Prognostic refinement in Fanconi anemia (FA) is needed, especially when considering allogeneic hematopoietic stem cell transplantation (HCT). We studied 20 children with FA and bone marrow failure from a single center. According to Hôpital Saint-Louis risk classification for FA, patients were classified in stage A (no or mild cytopenia/dysplasia), B (single non-high-risk cytogenetic abnormality), C (severe cytopenia and/or significant dysplasia and/or high-risk cytogenetic abnormality), and D (myelodysplastic syndrome with excess of blasts/acute myeloid leukemia) in 4, 2, 13, and 0 cases, respectively.
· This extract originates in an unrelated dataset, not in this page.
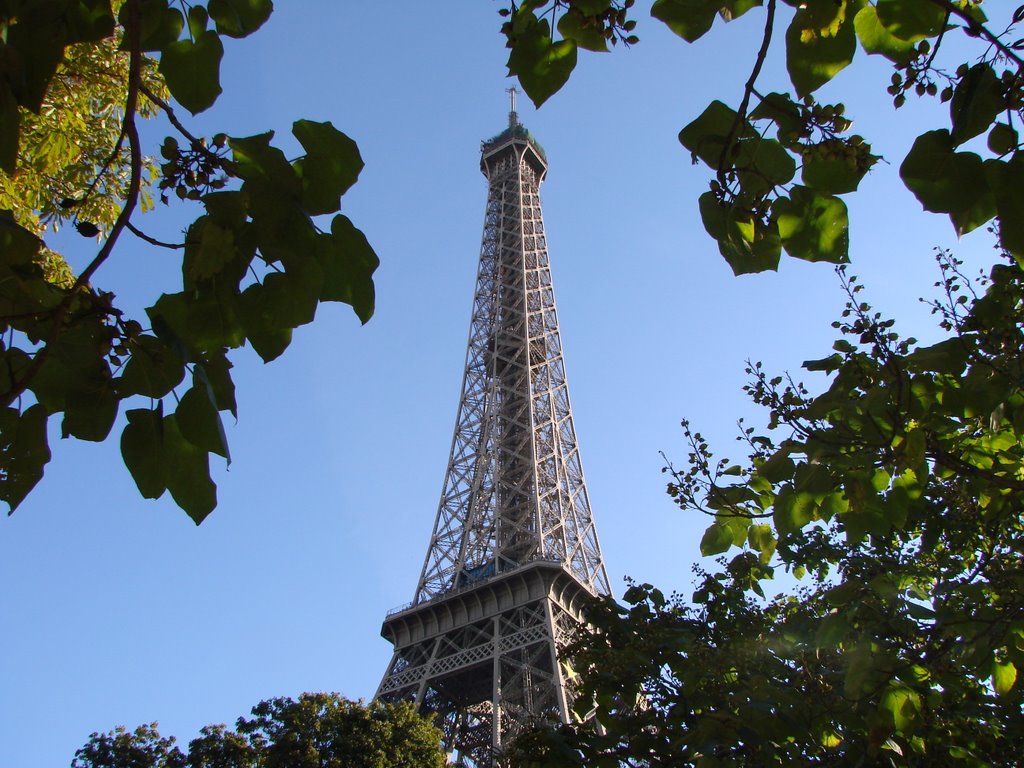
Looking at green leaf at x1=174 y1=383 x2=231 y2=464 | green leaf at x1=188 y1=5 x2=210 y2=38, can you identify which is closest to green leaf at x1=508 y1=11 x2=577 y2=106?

Nine patients received androgens +/- steroids, with a response rate of 30%, and 11 patients underwent HCT. Ten-year cumulative incidence (CI) of myelodysplastic syndrome/acute myeloid leukemia and overall survival (OS) were 21.9% and 45.3%, respectively, in the entire cohort, whereas cumulative incidence of transplantation-related mortality and OS were 27% and 63%, respectively, in patients who underwent HCT. Patients with significant dysplasia at diagnosis (stages C and D) had significantly shorter OS post-HCT as compared with patients without dysplasia. All patients in stages C and D at diagnosis or during evolution died from their disease. HCT in recent years was associated with more favorable outcomes. Larger cohorts could validate homogenous reporting of risk and help decision-making, particularly for HCT.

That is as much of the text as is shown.